As a conscientious coffee addict, my moral code has often demanded that I find the best means by which to reduce the exploitation that occurs prior to my purchase of each welcome cup, without having to compromise the scale of my dependency.
Until recently, I generally tried to purchase my thrice-daily lattes from places that exclusively brew Fair Trade certified coffee, having been inundated with e-mails and pamphlets from Oxfam over the years about why this would make me a better person.
But the photo of the smiling Peruvian farmer on the packets of Fair Trade coffee does little to convey all the facts. Yet, we are led to believe that the best way to deal with the guilt induced by drinking excessive amounts of coffee is to simply frequent cafes that stock Fair Trade. Easy! Conscience appeased!
Certainly it appears to be a program that was developed and put into action with the best of intentions. However, good intentions are not enough to rectify the dismal conditions most coffee farmers around the world continue to live in.
Unfortunately, the Fair Trade movement is unlikely to ever cater to the needs of enough farmers for it to be the most effective way to ethically satisfy our caffeine dependencies, despite the recognition and awareness it has gained. But, like anything with mainstream appeal, it was only a matter of time before the problems associated with Fair Trade came to light.
Firstly, several factors can dictate a farmer's ability to acquire Fair Trade accreditation, regardless of their adherence to its standards of ethical practice. For example, many farms are excluded from receiving certification because they are either too large, cannot afford the fees for an inspection (which, naturally, are obligatory) or because they are required to join a co-operative to receive Fair Trade certification, and many who own the land on which they are farming coffee beans are unwilling to do so.
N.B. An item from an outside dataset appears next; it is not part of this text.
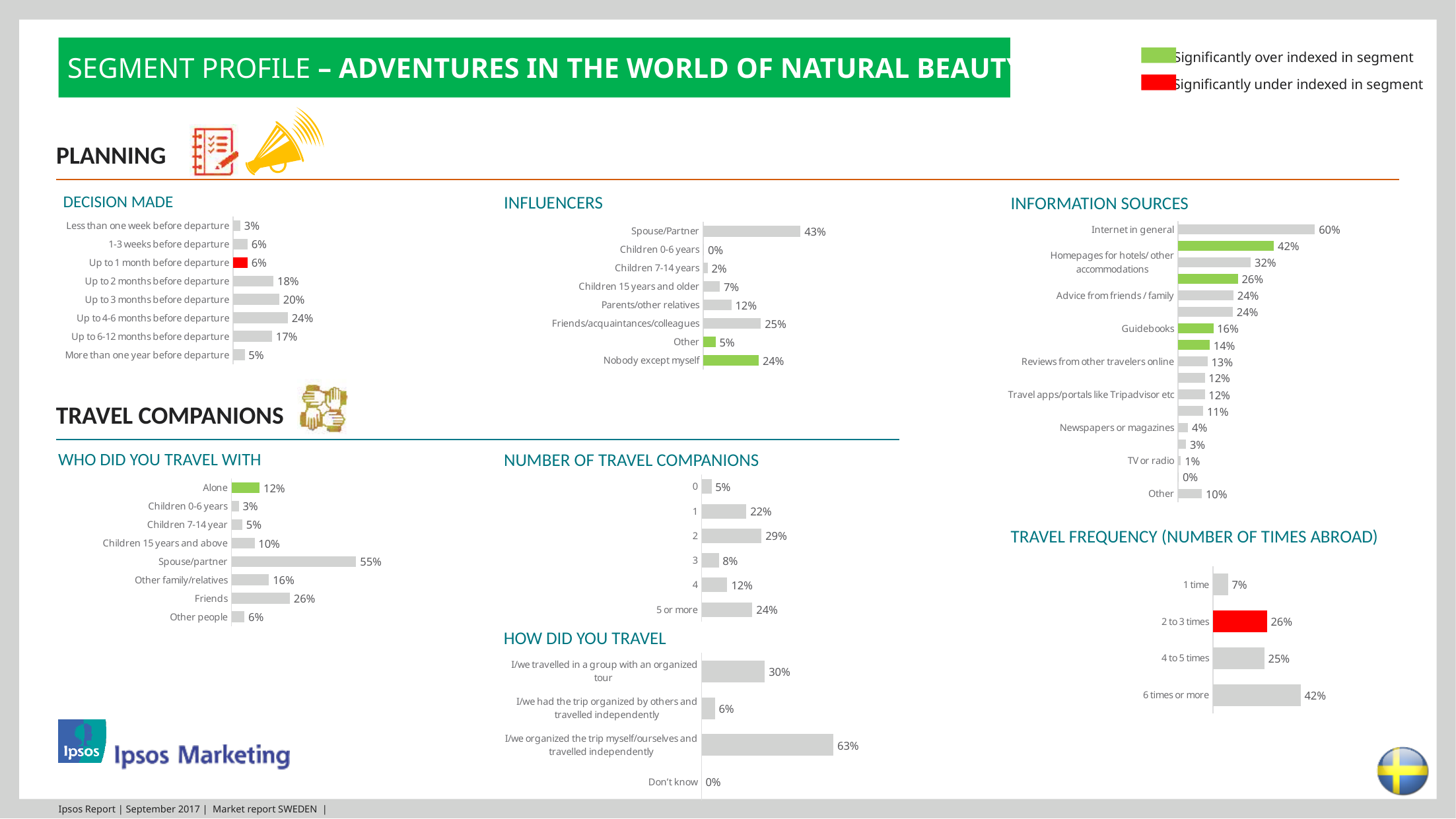
In the 'Influencers' chart, what is the value for 'Spouse/Partner'? 43% In the 'Information sources' chart, which category has the highest value? Internet in general In the 'Travel frequency (number of times abroad)' chart, what is the difference between '6 times or more' and '1 time'? 35% In the 'Influencers' chart, what is the difference between 'Friends/acquaintances/colleagues' and 'Parents/other relatives'? 13% In the 'Number of travel companions' chart, which category has the highest value? 2 In the 'Decision made' chart, which category has the lowest value? Less than one week before departure In the 'Who did you travel with' chart, which is larger: 'Other family/relatives' or 'Children 15 years and above'? Other family/relatives In the 'Influencers' chart, how many categories are shown? 8 In the 'Decision made' chart, what is the value for 'Up to 4-6 months before departure'? 24% In the 'Who did you travel with' chart, what is the value for 'Friends'? 26% In the 'How did you travel' chart, what is the value for 'I/we organized the trip myself/ourselves and travelled independently'? 63% What type of chart is the 'Travel frequency (number of times abroad)' chart? Bar chart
Another major concern is the fact that the very premise of Fair Trade is to guarantee a price for farmers, but unlike most industries, and indeed unlike the open market for coffee beans, this price is not determined by the quality of the product.
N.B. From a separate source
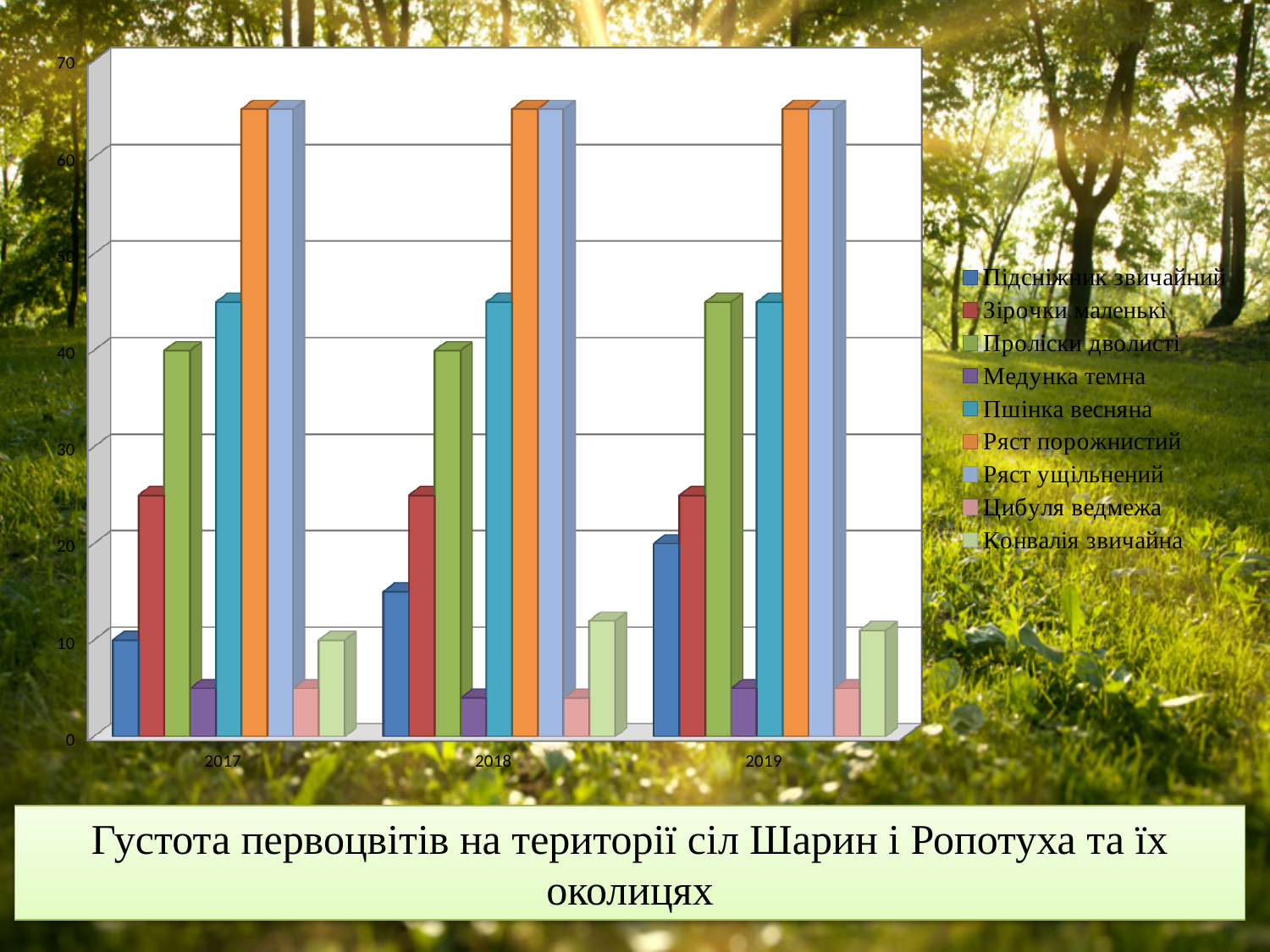
Is the value for Ряст порожнистий in 2017 greater or less than 60? greater What is the title shown below the chart? Густота первоцвітів на території сіл Шарин і Ропотуха та їх околицях What kind of chart is shown on the slide? bar chart In 2018, which is larger: Пшінка весняна or Підсніжник звичайний? Пшінка весняна Is the value for Підсніжник звичайний in 2019 greater or less than 30? less Is the value for Пшінка весняна in 2019 greater or less than 40? greater How many years are shown along the x axis? 3 How many series does the legend list? 9 In 2017, which is larger: Проліски дволисті or Зірочки маленькі? Проліски дволисті Does the value for Підсніжник звичайний rise or fall from 2017 to 2019? rise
A report by the Telegraph (UK) in 2008 suggested that many farmers were selling their good quality beans in the open market to acquire a price per pound higher than that required by Fair Trade, and offloading their lesser beans in the Fair Trade market where they receive a reasonable price, unaffected by the quality of the beans and thus providing no incentive to farmers to grow them to a better standard.
As a result, a vast amount of the coffee beans on the Fair Trade market are grown from the Coffea robusta plant, an inferior type that is cheaper to produce. To give some context to its inadequacy compared to the Coffea arabica bean, generally favored by roasters and baristas with a bit of pride in their product, instant coffee usually consists of Coffea robusta beans which are often burnt to strip them of their naturally occurring ‘flavor' (term used loosely) so that they can be enhanced (or, made tolerable) by the addition of artificial flavors.
Furthermore, the Fair Trade price does not fluctuate in accordance with the current demands of the market. Which is great when coffee beans are in abundance and farmers are struggling in a competitive market, but also means that they are unable to demand higher prices when beans are not being produced in great quantities.
Over the course of 2008, Starbucks paid an average of $1.49 per pound of coffee beans. The real question we should be asking is not what percentage of their coffee is Fair Trade certified, but rather why farmers are only receiving $1.49 for an amount of coffee that produces around 50 cups, for which we are paying upwards of $3 per cup.
Such mega corporations can certainly afford to pay more (and, to be fair, Starbucks generally does pay more for its beans than the Fair Trade price, presently at $1.25 per pound according to TransFair USA) and this is the real demand we should be making: that they increase the price per pound that they pay for coffee beans, regardless of its Fair Trade status, to help curb the blatant exploitation currently taking place.
There are always going to be flaws in any program, even those designed to improve the quality of life of those less fortunate than we are. But it seems the best way to ensure farmers receive truly fair prices is to put your money towards good quality coffee and create a greater demand for the beans that guarantee higher prices for the farmers who grow them.
And now, you have an ethical obligation to avoid instant coffee.